### Data shown
——————

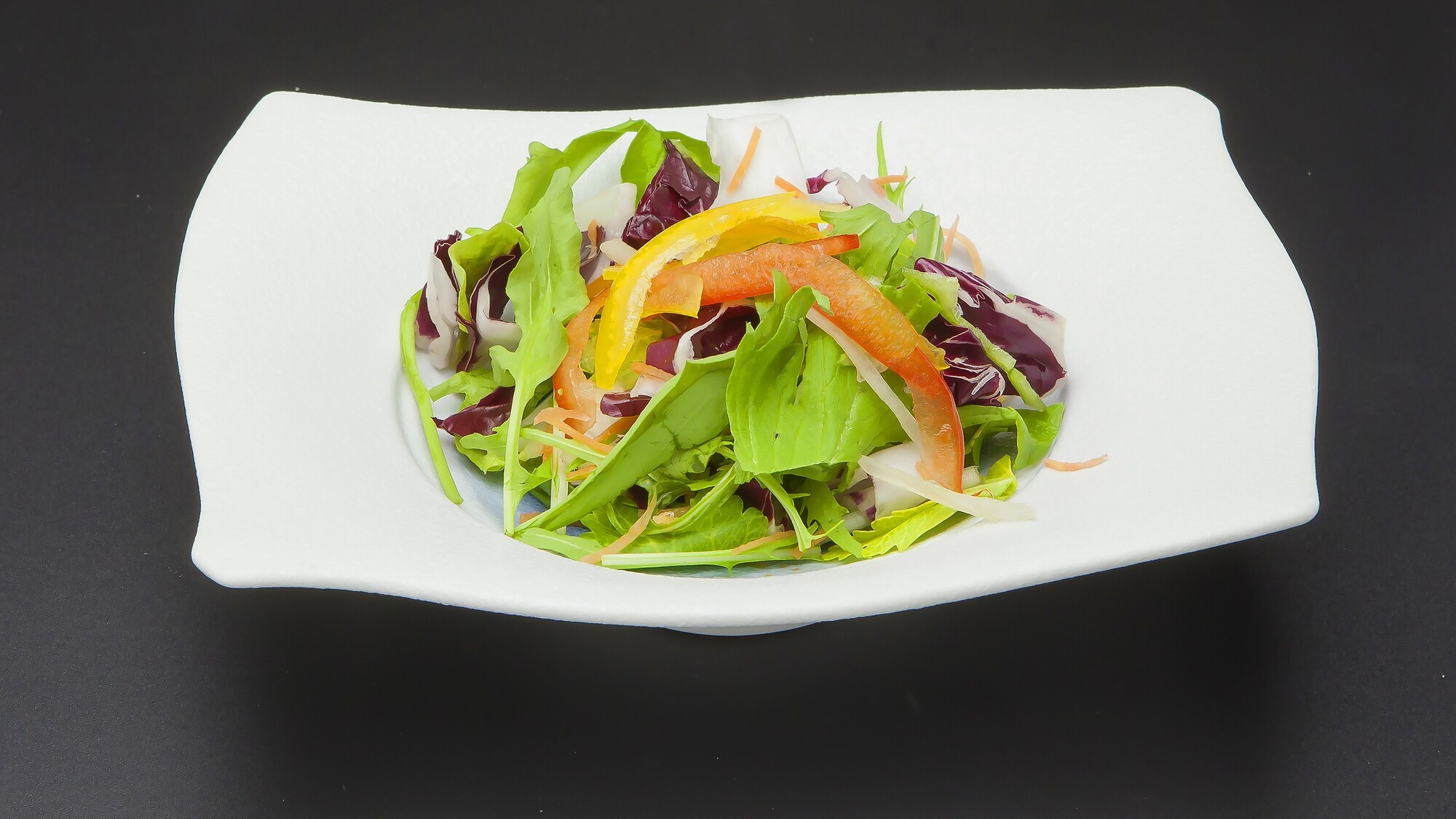 【月山会席】彩り豊かな野菜のフレッシュサラダ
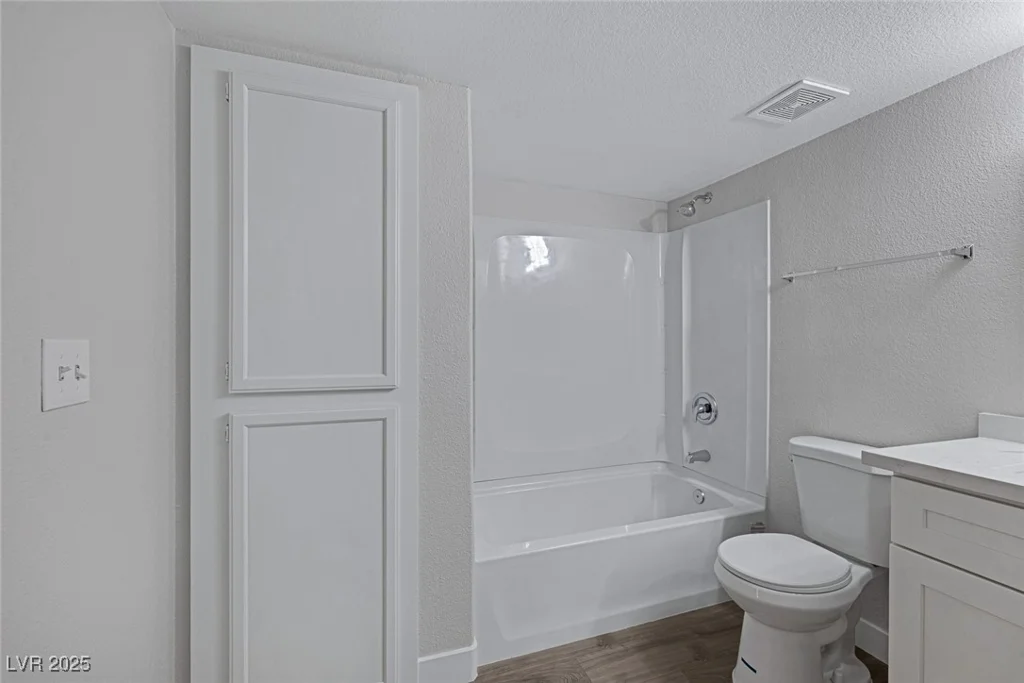 8410 Eldora, Las Vegas, NV 89117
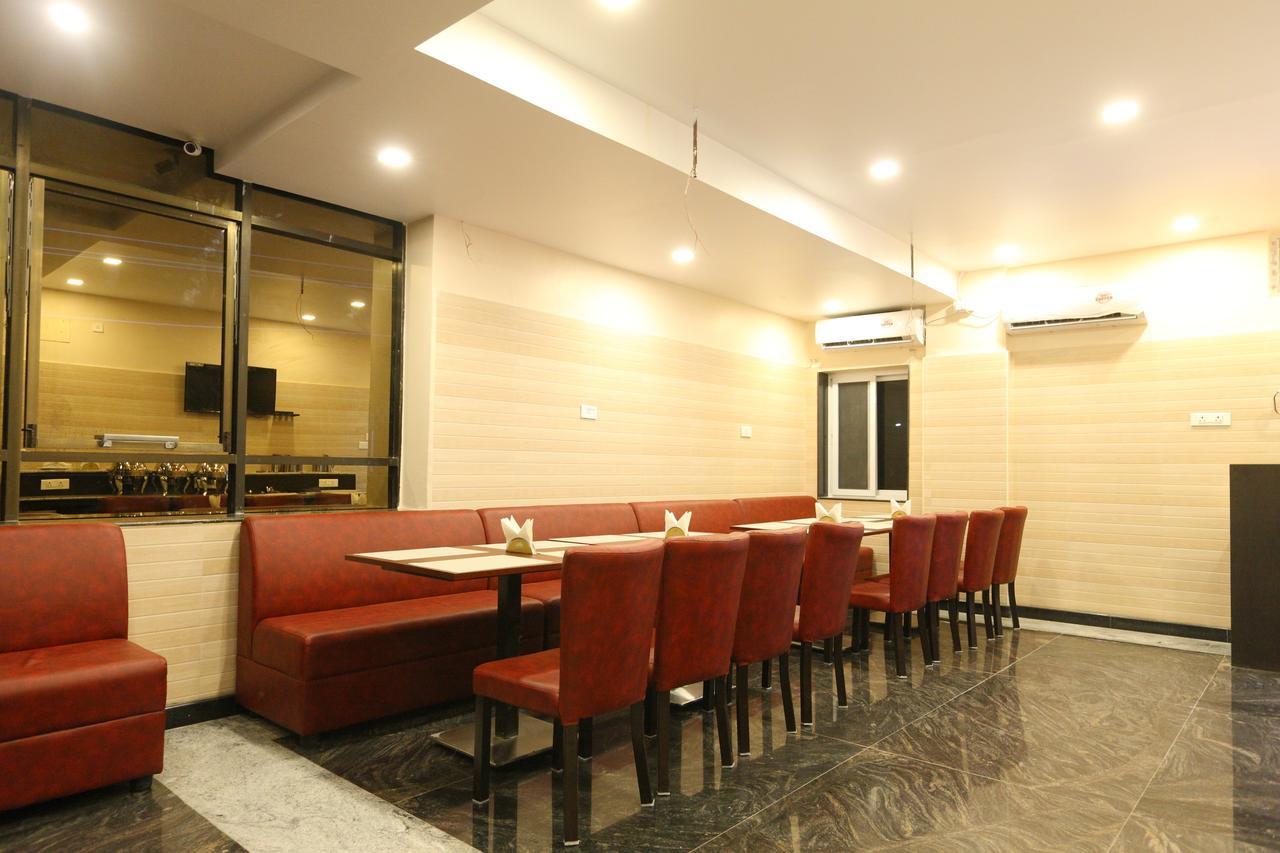 Oyo 15115 Hotel Ramcharan Residency Tirupati Extérieur photo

——————

### Required action
Without the pictures, repeat the line with "8410 Eldora, Las Vegas, NV 89117" and every line after it to the end of the listing, and nothing else.

### Exercise result
 8410 Eldora, Las Vegas, NV 89117
 Oyo 15115 Hotel Ramcharan Residency Tirupati Extérieur photo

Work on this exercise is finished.